Marge se mordió el labio.

–Es una pena que lleves tanto tiempo con novio y yo no me haya enterado.

–¿Y de quién es la culpa, Marge?

–Mía. –Asintió con rabia–. Todo es culpa mía. He causado un lío enorme. Le he arruinado la vida a Danny, por no hablar de la mía. Tus hermanas me odian, he perdido tu amistad y les he causado un disgusto a tus padres. Quiero mucho a tu madre, Kitty. Es una mujer excepcional. –Dejó escapar un largo y estremecedor suspiro–. La verdad, a veces me entran ganas de meter la cabeza en el horno de gas. Sería lo mejor para todos.

–No para el bebé –señalé–. Y mis hermanas no te odian. –Pero sabía que podrían llegar a odiarla si se enteraban de que había engañado a Danny para quedarse embarazada–. No saben toda la verdad, y el enfado se les pasará pronto.

Ella parecía ligeramente aliviada.

–Pensaba que tú les habías contado que..., ya sabes.

–Pues no lo hice, ni tampoco Danny.

–Bueno, algo es algo. En fin, me voy. Hasta luego, Kitty.

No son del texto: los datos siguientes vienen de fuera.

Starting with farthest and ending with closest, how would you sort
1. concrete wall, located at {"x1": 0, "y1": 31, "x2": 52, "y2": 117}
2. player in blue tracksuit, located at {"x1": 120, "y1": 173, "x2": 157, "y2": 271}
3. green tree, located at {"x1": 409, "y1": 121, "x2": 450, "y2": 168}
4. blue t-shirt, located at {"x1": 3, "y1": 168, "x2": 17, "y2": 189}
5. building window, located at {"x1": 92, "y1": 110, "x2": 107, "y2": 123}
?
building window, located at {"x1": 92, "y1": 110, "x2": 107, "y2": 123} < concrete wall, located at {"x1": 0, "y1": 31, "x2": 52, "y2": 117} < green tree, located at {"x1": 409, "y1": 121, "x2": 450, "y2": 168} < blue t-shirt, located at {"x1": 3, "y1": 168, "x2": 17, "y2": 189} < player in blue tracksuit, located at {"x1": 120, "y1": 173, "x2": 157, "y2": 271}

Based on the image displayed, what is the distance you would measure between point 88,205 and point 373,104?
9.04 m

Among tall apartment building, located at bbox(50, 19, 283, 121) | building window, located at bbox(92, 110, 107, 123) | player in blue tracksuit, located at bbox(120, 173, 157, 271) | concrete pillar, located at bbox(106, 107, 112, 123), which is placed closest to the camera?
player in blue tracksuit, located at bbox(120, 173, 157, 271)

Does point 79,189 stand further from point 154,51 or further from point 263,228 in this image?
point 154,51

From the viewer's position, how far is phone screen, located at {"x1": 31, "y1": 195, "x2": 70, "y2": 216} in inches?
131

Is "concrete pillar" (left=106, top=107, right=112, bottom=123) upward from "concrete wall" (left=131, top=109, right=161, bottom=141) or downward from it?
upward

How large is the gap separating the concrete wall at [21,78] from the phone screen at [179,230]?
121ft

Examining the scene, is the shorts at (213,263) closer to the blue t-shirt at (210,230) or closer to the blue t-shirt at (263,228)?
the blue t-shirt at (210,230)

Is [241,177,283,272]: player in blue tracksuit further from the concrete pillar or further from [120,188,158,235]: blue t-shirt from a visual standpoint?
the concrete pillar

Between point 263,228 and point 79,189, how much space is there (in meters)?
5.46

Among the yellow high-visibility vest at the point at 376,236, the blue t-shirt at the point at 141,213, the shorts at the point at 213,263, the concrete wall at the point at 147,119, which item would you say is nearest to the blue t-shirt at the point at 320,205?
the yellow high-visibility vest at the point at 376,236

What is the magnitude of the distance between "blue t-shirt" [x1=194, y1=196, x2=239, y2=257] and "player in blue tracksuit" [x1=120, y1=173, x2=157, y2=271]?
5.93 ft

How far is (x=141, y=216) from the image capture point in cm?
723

Se dio la vuelta y se marchó, ella, la chica que hasta hacía pocas semanas había sido mi mejor amiga. Viéndola de espaldas me fijé en que había perdido bastante peso, cuando en su estado lo normal era que ganara.

–Marge –la llamé, y ella se dio la vuelta tan rápido que se tambaleó. Me acerqué a toda prisa y le cogí el brazo–. ¿Por qué no vienes conmigo a la sala un rato?

La enfermera debía de haberse ido ya.

Le brillaron los ojos.

–Me encantaría. En el apartamento me siento muy triste. Los fines de semana, Danny desaparece, no tengo ni idea de adónde va.

Volvimos juntas a la sala. No la cogí del brazo como habría hecho en otros tiempos, pero había dado el primer paso para recuperar mi amistad con Marge, aunque sabía que nunca volvería a ser como antes.

El lunes le pregunté a Faith si estaba mejor del dolor de cabeza y ella se rio.

–Cuando me levanté a la mañana siguiente se me había pasado ya. No sé qué me pasó, Kitty. Casi nunca me duele la cabeza, pero no llevábamos ni una hora en el restaurante cuando empecé a notar una palpitación bastante dolorosa. Salí fuera un rato, pero al final no me quedó más remedio que volver a casa. Propuse coger un taxi y dejar que Eric y Hope terminasen de comer, pero insistieron en traerme. Pobres –se rio–, les he arruinado la noche.

Según recordaba, ella ya había afirmado que la noche estaba arruinada antes de salir de casa, pero no volvió a mencionar a Hope, y me dijo que Eric iba a ir al centro más tarde, «para hacer unas compras. El barco atraca en toda clase de ciudades mientras están de crucero, pero apenas tiene tiempo de pisar tierra firme».

–¿Quieres que cuide de Oliver y Robin para que puedas ir de compras con él?

–Eres muy amable, querida, pero la verdad es que no me apetece.

Se rio de nuevo.

Hablaba demasiado deprisa y se reía sin motivo. Tenía ganas de contarle que había visto a Eric y a Hope besándose frente a la casa el sábado por la noche. Le sentaría bien hablarlo, pero era ella la que tenía que tomar esa decisión.

Los papeles del servicio militar de Jamie habían llegado ya. Tenía que irse a Aldershot, Kent, el 3 de diciembre, dos días después de su decimoctavo cumpleaños, para tomar parte en un cursillo de entrenamiento. Planeamos una gran fiesta. Todos sus compañeros de clase y del trabajo estaban invitados, además de la familia. Me daba la impresión de que a Jamie le parecía bastante emocionante eso de ser llamado a filas, pero se esforzaba en no demostrarlo por el bien de mamá. Y precisamente por el bien de mamá, todos evitábamos mencionar las palabras «Aldershot» y «servicio militar». En cuanto a la guerra de Corea, nadie había oído hablar de ella, al menos en lo que a la familia McCarthy respectaba.

Mamá no hablaba más que de la fiesta de cumpleaños; la comida, la bebida, si sería la clase de fiesta en la que hay juegos o si la gente se limitaría a hablar...

–Le preguntaré a Aileen si nos deja su gramola –dijo animada–. Michael y ella tienen muchos discos modernos: Frank Sinatra y Perry Como. Estará bien tener algo de música de fondo.

Nos aterraba pensar en lo que pasaría después de la fiesta, cuando Jamie tuviera que irse.